Cuba’s tourism plant had not ramped up to the international traffic that the island now hosts and so sightseeing consisted of drives through old neighborhoods in Havana, walking around the plazas, and visiting Hemingway’s home, la Finca Vigia. Located about twelve miles outside of Havana, the home was kept as a shrine to Papa Hemingway and we stood outside of the windows on the steps provided and peeked in voyeurlike at the house. We peered at the spines of books looking for hints of sources, mentally catalogued the liquors on the bar, and smiled conspiratorially at the notations of weight and blood pressure written on the bathroom walls.

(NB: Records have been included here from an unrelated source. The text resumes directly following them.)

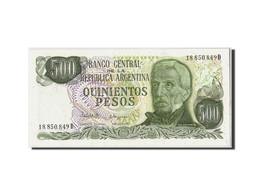 Argentine, 500 Pesos, Non Daté (1977-82), KM:303c, NEUF - Argentine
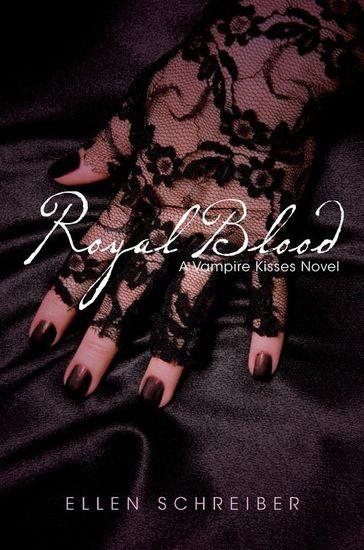 Vampire Kisses 6: Royal Blood - cover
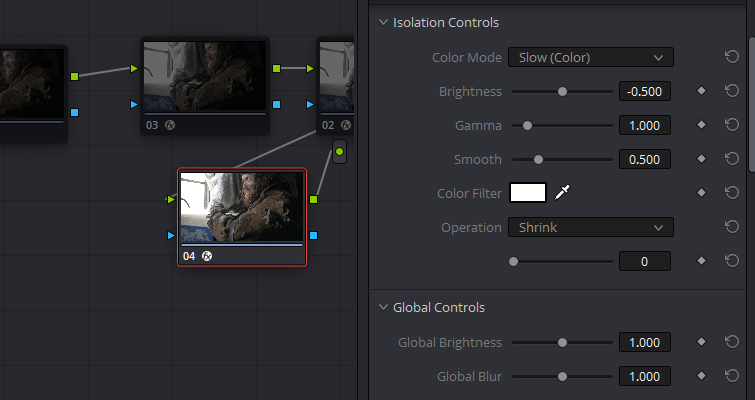 Resolve's Lens Reflections and Film Damage FX Analyzed —FX Panel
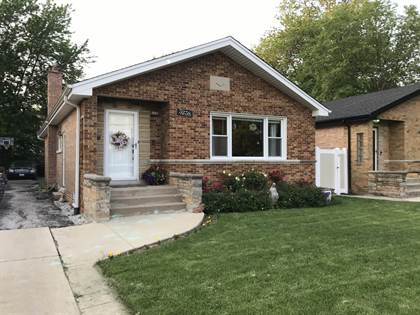 Residential Property for sale in 3238 West 108th Street, Chicago, IL, 60655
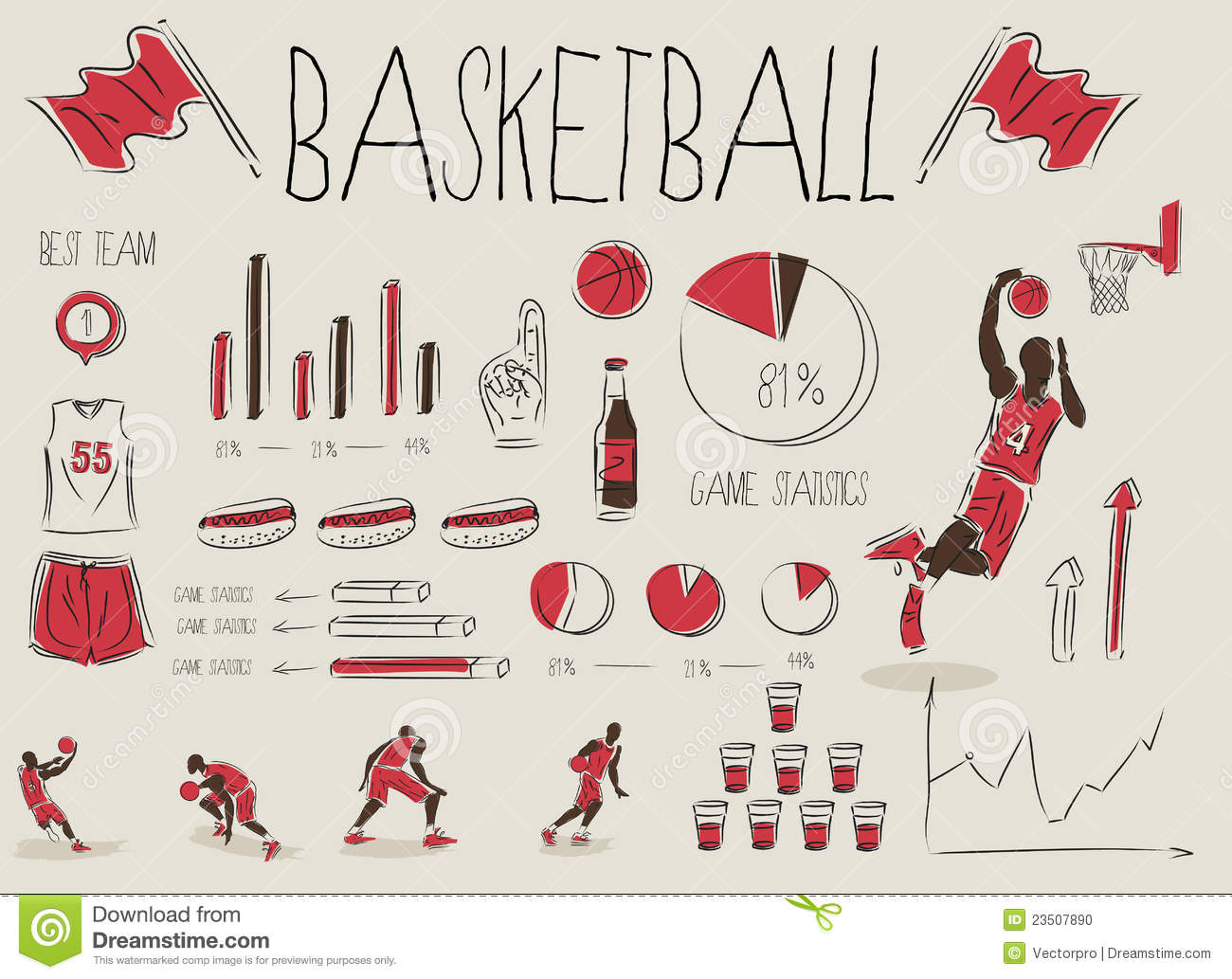 Basketball Infographic Stock Photo - Image: 23507890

Later on the trip we found other evidence of Hemingway’s preferences at a small restaurant wallpapered with business cards, where we were served a simple, yet delicious meal of pork with black beans and white rice. It was La Bodeguita del Medio, home of one of Hemingway’s favorite cocktails, the mojito. I recall sipping my first one and being charmed. I watched carefully as they were prepared and took note when the bartender reminded all that it was prepared with yerba buena (similar to spearmint—not peppermint, as many use). This was my kind of drink and it even came with a pedigree. I immediately added it to my list of Caribbean favorites along with the ’Ti Punch that had won my heart in Guadeloupe. Later in the trip, we would visit La Floridita, where Hemingway met the daiquiri for the first time and there, too, I would be charmed. But “the little shop in the middle,” as La Bodeguita’s name translates, had a local flair and neighborhood flavor that the grander establishment didn’t. Perhaps it’s my love of pork and black beans, or perhaps it’s the warmth of the bartender and knowing the mint hint, but next time I’m in Havana, I’ll be taking my mojito at La Bodeguita with Papa’s ghost.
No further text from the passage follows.